■ Assigned task ■
The answer is the full set of records below, transcribed exactly.

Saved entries

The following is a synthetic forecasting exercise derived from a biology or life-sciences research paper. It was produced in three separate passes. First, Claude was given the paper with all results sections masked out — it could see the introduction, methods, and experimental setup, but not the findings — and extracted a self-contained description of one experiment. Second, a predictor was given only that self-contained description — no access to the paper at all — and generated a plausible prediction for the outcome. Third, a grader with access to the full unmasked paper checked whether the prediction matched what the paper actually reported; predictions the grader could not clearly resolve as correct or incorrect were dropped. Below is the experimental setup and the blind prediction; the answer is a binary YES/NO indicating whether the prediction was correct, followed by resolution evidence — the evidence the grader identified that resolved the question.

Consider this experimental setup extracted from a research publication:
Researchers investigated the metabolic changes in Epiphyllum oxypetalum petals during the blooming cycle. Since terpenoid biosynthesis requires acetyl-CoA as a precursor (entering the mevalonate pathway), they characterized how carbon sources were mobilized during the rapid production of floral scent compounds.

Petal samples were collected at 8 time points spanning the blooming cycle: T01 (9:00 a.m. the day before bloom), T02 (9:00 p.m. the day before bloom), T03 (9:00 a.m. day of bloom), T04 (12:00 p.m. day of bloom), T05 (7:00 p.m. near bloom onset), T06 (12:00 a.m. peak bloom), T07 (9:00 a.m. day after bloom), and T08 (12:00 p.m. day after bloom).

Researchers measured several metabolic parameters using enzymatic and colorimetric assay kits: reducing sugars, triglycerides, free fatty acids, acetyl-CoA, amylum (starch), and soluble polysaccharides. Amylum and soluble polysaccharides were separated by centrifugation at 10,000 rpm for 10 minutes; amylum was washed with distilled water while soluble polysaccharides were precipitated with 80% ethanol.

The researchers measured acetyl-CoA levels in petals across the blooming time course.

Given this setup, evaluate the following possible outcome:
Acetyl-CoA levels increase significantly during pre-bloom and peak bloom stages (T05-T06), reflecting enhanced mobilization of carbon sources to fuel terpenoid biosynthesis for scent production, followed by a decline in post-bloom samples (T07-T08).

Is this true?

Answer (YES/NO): NO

■ Response below ■
The following is a synthetic forecasting exercise derived from a biology or life-sciences research paper. It was produced in three separate passes. First, Claude was given the paper with all results sections masked out — it could see the introduction, methods, and experimental setup, but not the findings — and extracted a self-contained description of one experiment. Second, a predictor was given only that self-contained description — no access to the paper at all — and generated a plausible prediction for the outcome. Third, a grader with access to the full unmasked paper checked whether the prediction matched what the paper actually reported; predictions the grader could not clearly resolve as correct or incorrect were dropped. Below is the experimental setup and the blind prediction; the answer is a binary YES/NO indicating whether the prediction was correct, followed by resolution evidence — the evidence the grader identified that resolved the question.

Consider this experimental setup extracted from a research publication:
Researchers investigated the metabolic changes in Epiphyllum oxypetalum petals during the blooming cycle. Since terpenoid biosynthesis requires acetyl-CoA as a precursor (entering the mevalonate pathway), they characterized how carbon sources were mobilized during the rapid production of floral scent compounds.

Petal samples were collected at 8 time points spanning the blooming cycle: T01 (9:00 a.m. the day before bloom), T02 (9:00 p.m. the day before bloom), T03 (9:00 a.m. day of bloom), T04 (12:00 p.m. day of bloom), T05 (7:00 p.m. near bloom onset), T06 (12:00 a.m. peak bloom), T07 (9:00 a.m. day after bloom), and T08 (12:00 p.m. day after bloom).

Researchers measured several metabolic parameters using enzymatic and colorimetric assay kits: reducing sugars, triglycerides, free fatty acids, acetyl-CoA, amylum (starch), and soluble polysaccharides. Amylum and soluble polysaccharides were separated by centrifugation at 10,000 rpm for 10 minutes; amylum was washed with distilled water while soluble polysaccharides were precipitated with 80% ethanol.

The researchers measured acetyl-CoA levels in petals across the blooming time course.

Given this setup, evaluate the following possible outcome:
Acetyl-CoA levels increase significantly during pre-bloom and peak bloom stages (T05-T06), reflecting enhanced mobilization of carbon sources to fuel terpenoid biosynthesis for scent production, followed by a decline in post-bloom samples (T07-T08).

Is this true?

Answer (YES/NO): NO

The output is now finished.